__Material to process__
+ + +
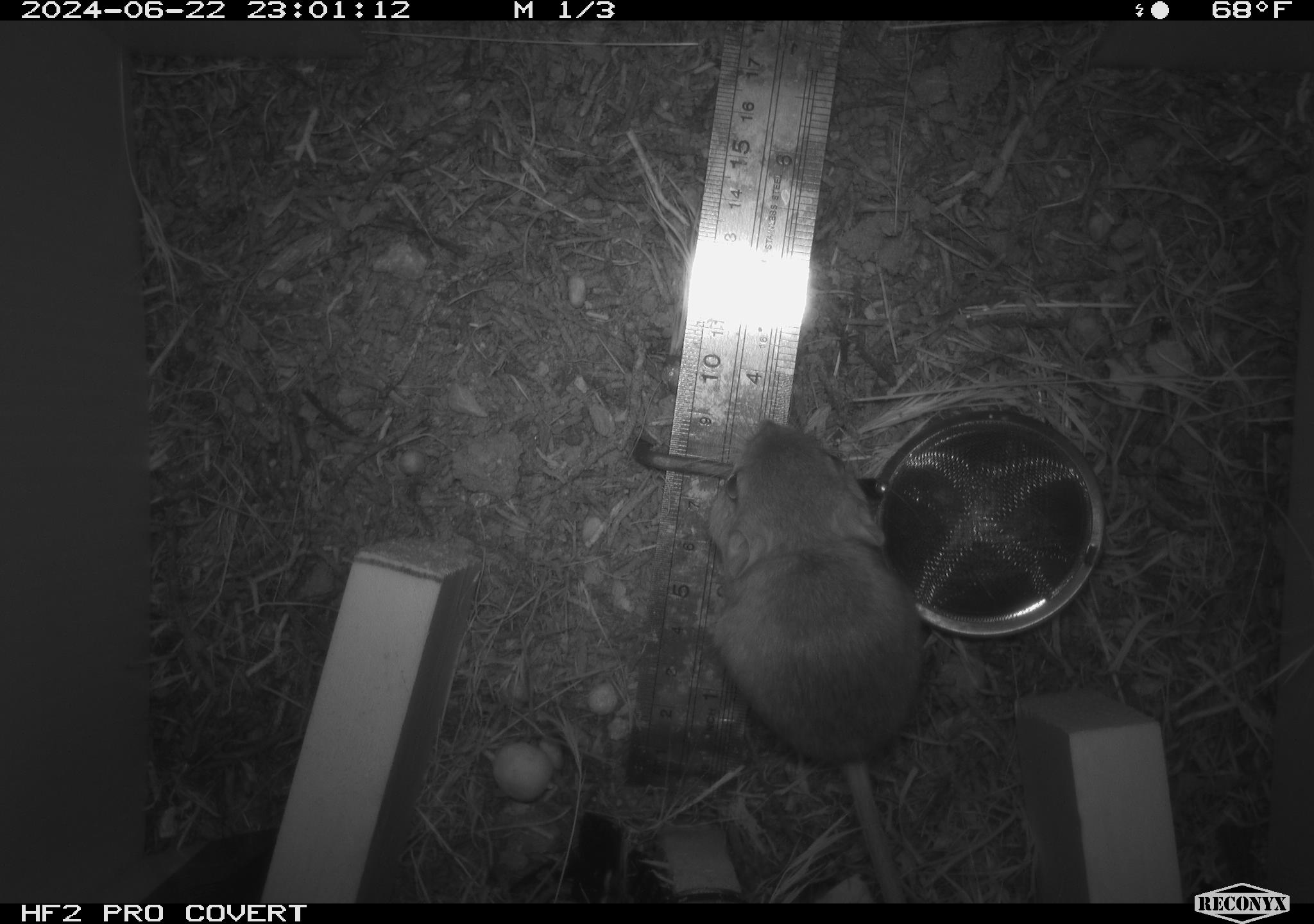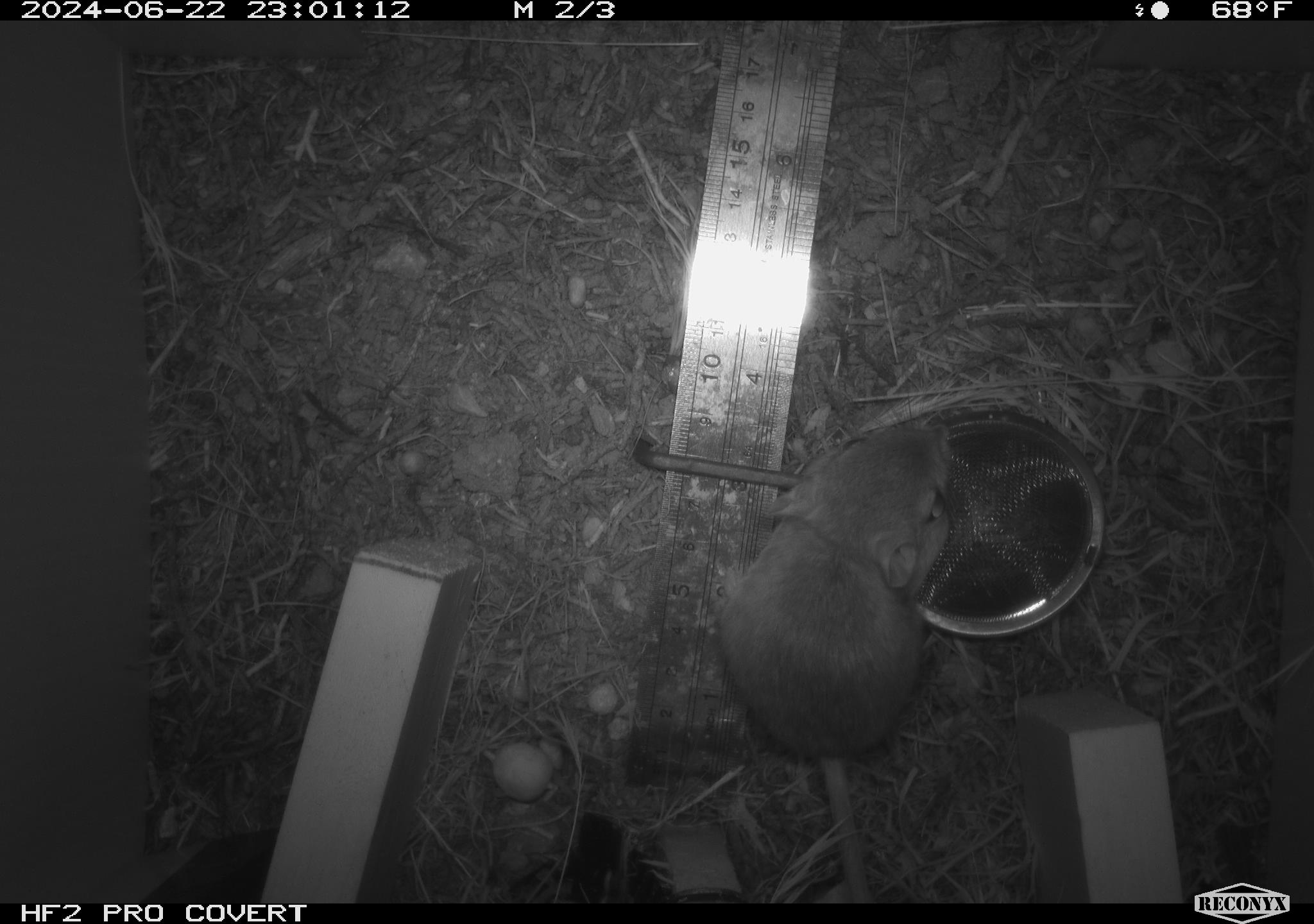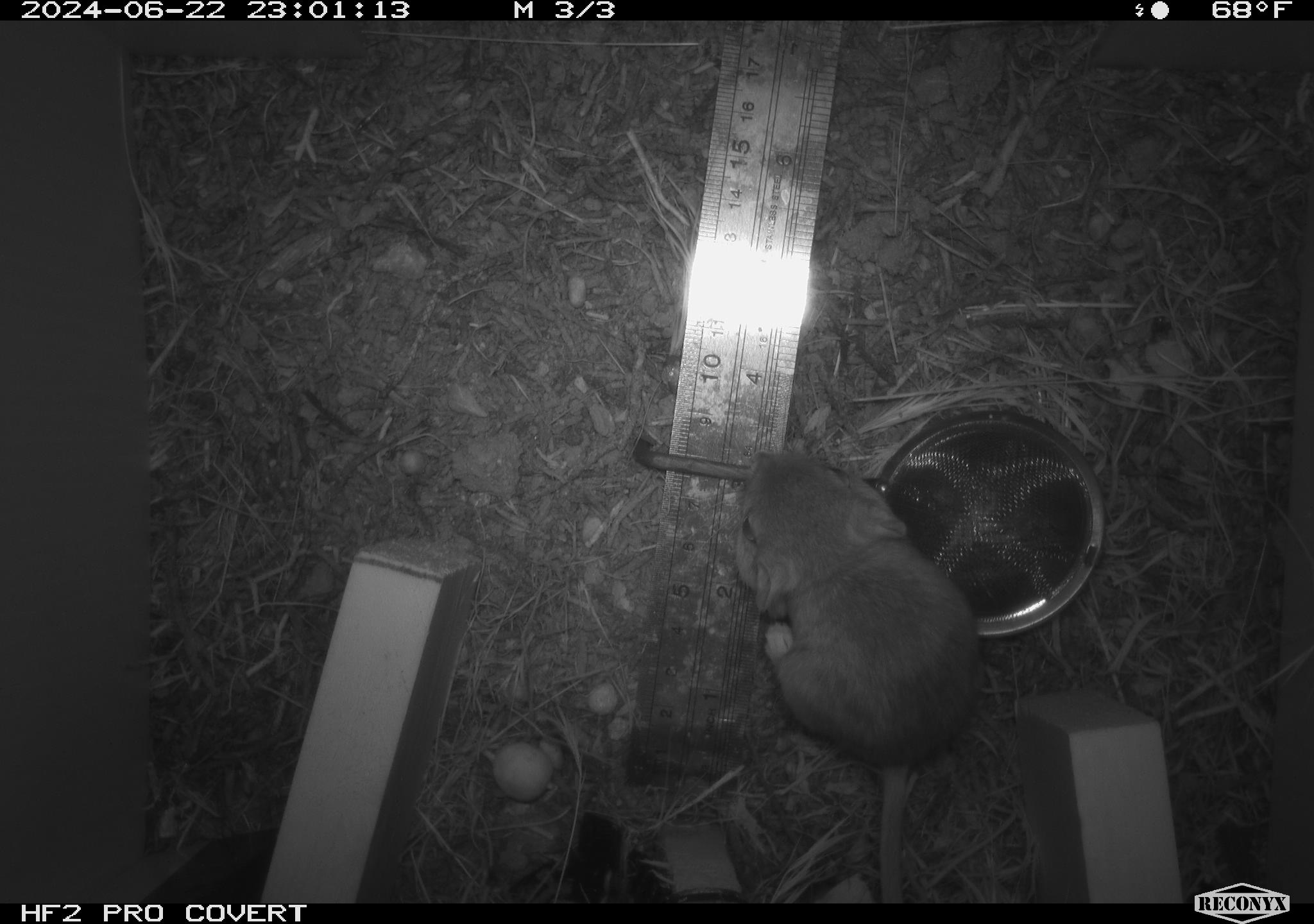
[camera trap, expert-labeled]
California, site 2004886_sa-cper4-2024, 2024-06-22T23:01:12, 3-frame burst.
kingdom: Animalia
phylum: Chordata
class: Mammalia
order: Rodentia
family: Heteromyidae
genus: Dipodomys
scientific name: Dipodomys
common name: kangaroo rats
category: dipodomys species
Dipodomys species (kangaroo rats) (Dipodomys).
+ + +
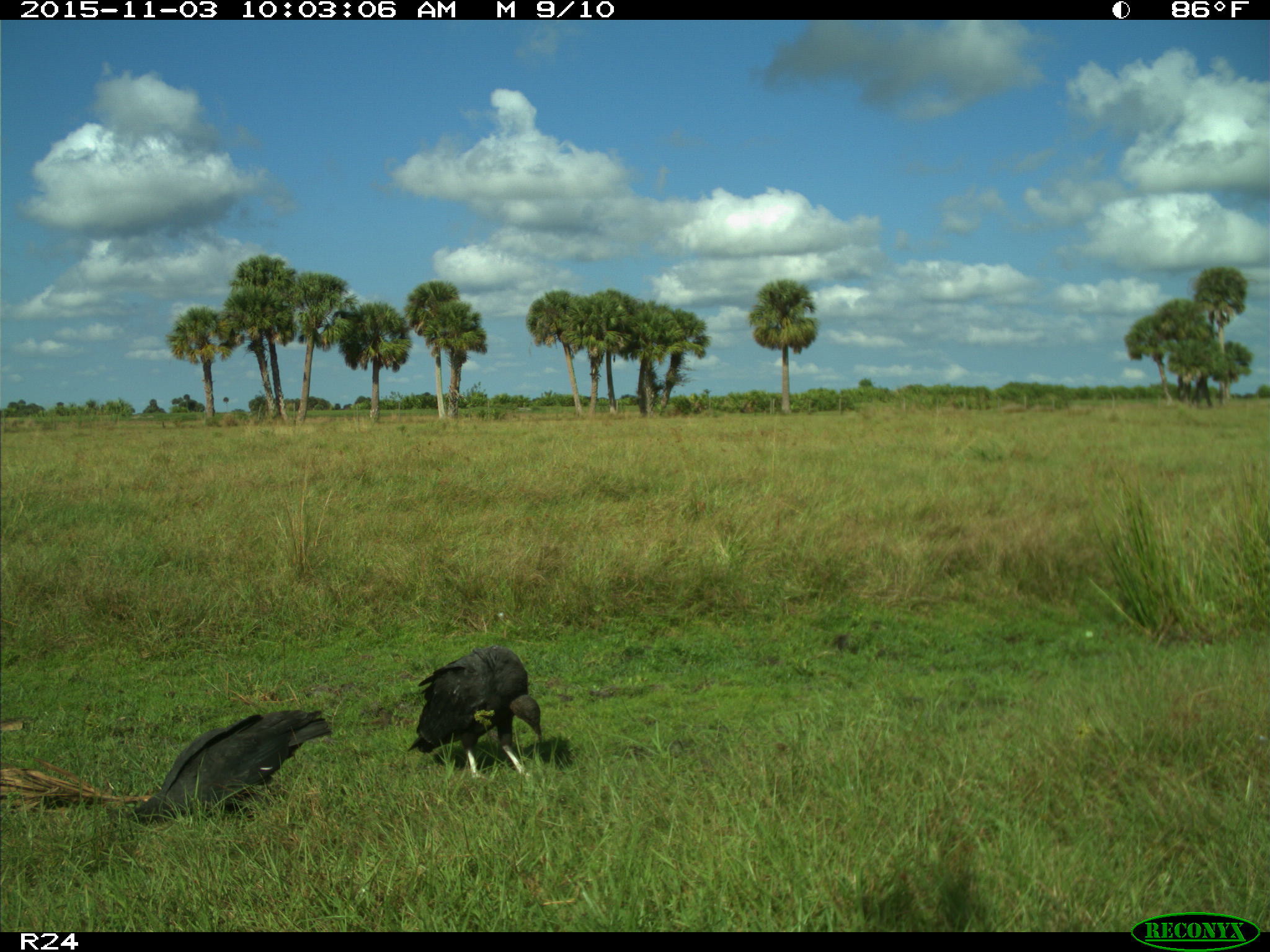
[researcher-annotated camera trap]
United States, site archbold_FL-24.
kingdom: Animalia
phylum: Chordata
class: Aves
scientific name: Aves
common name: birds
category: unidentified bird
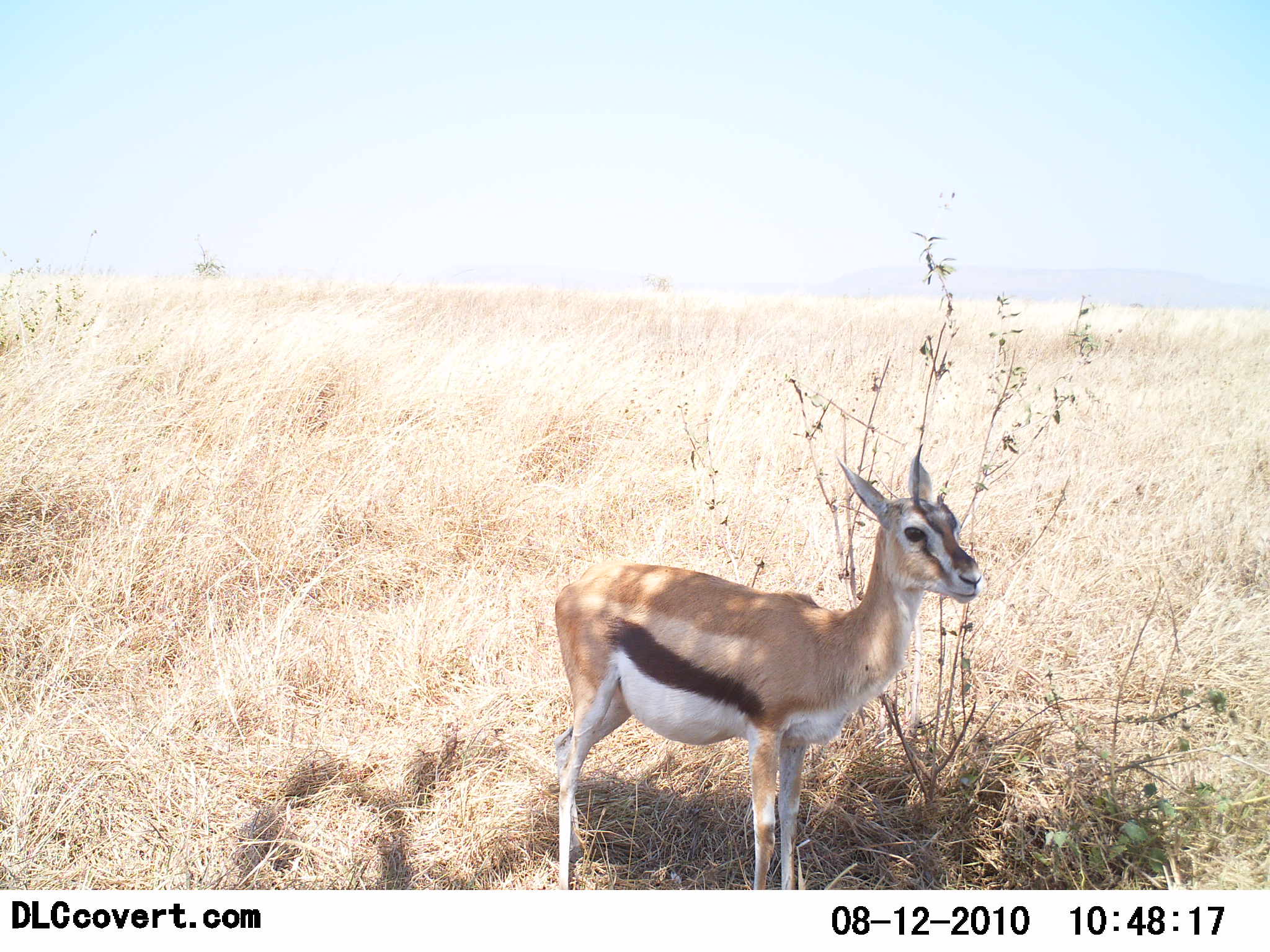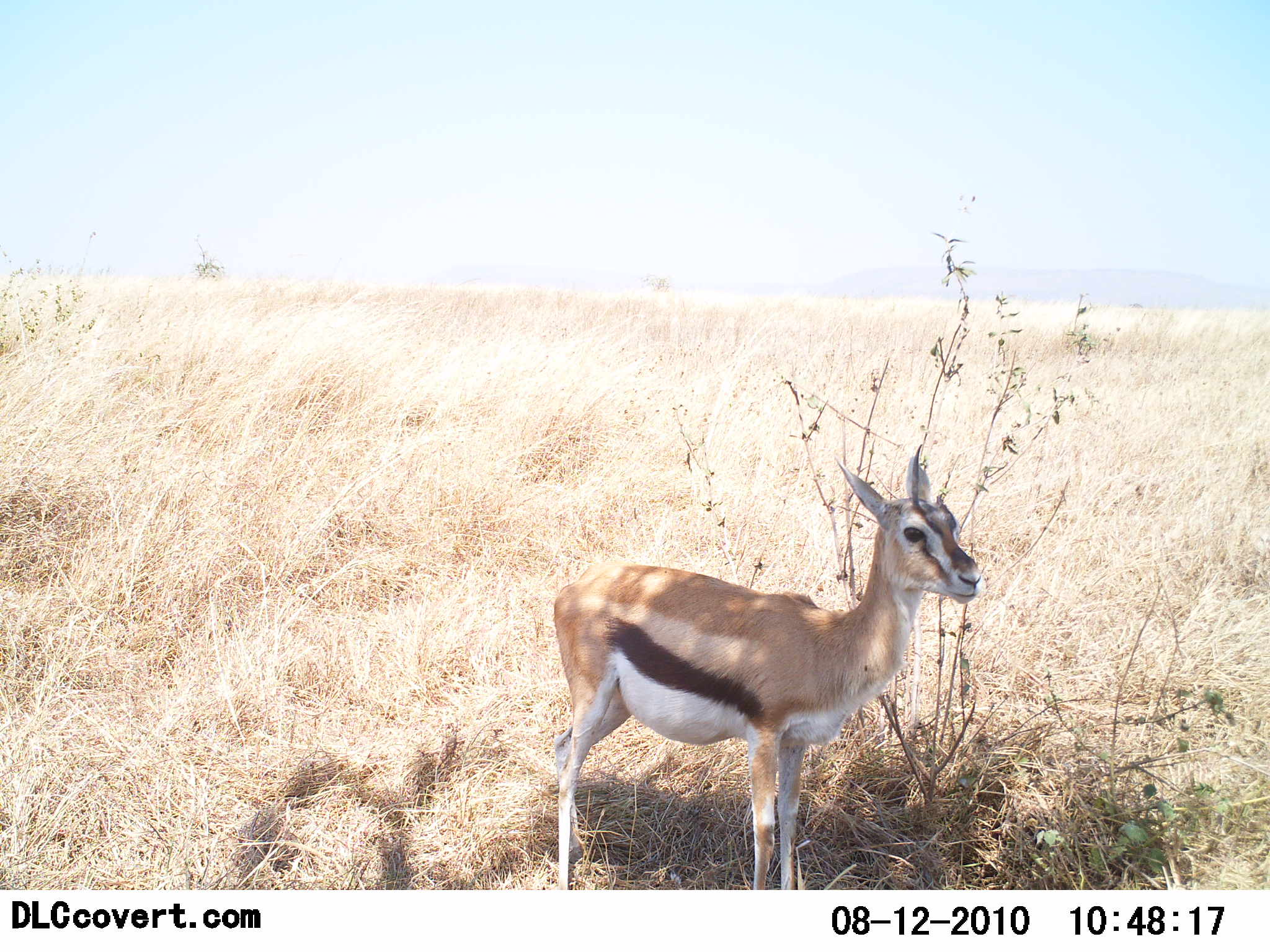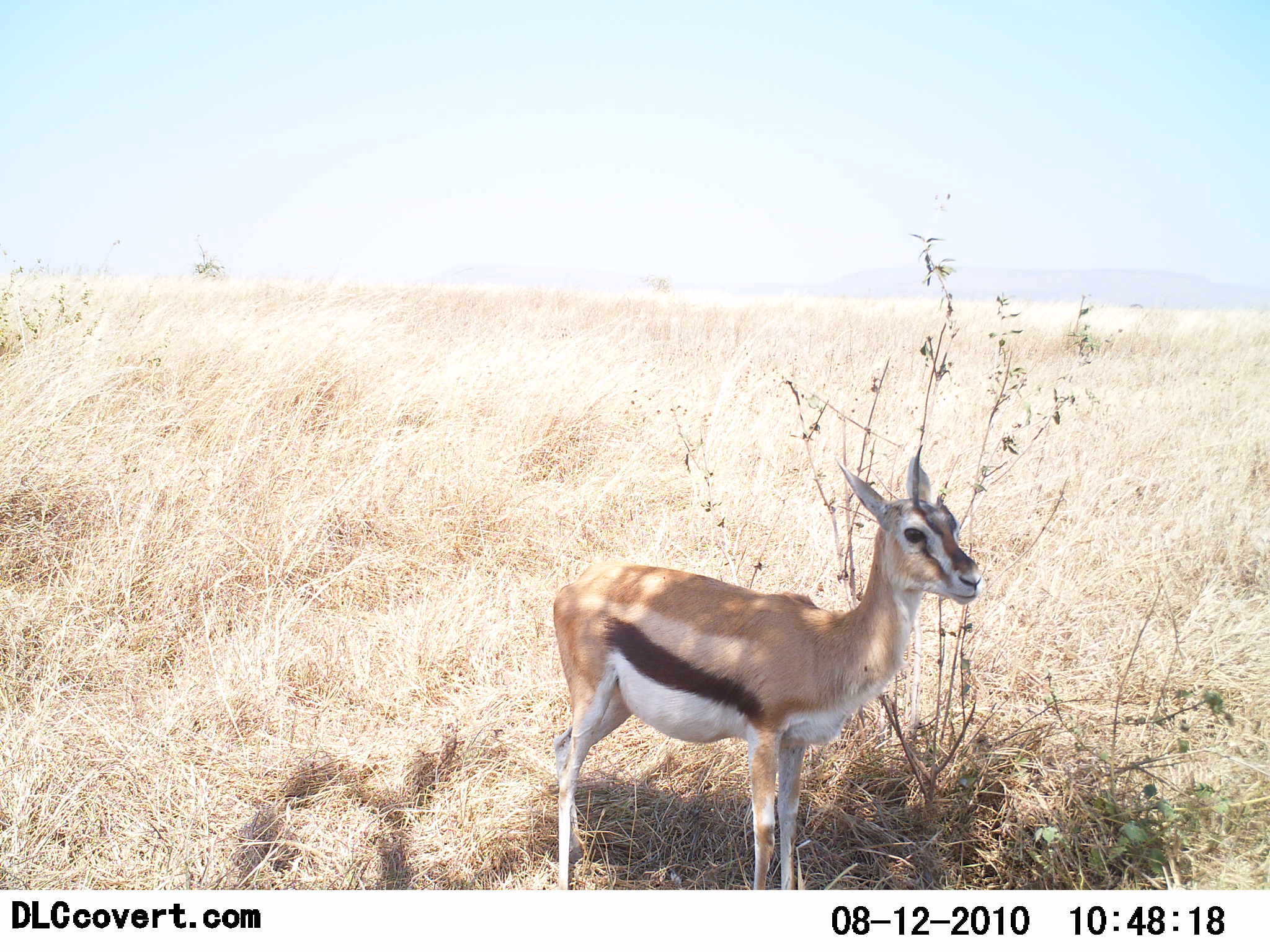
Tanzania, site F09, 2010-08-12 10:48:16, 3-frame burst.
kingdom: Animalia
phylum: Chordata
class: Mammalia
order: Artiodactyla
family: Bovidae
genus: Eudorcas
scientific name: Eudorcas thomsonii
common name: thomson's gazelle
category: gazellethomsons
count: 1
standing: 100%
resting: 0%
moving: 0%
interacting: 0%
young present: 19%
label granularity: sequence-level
+ + +
Only the lines above from the line with "standing: 100%" to the line with "label granularity: sequence-level", those two lines included, should be reproduced exactly.

__Answer box__
standing: 100%
resting: 0%
moving: 0%
interacting: 0%
young present: 19%
label granularity: sequence-level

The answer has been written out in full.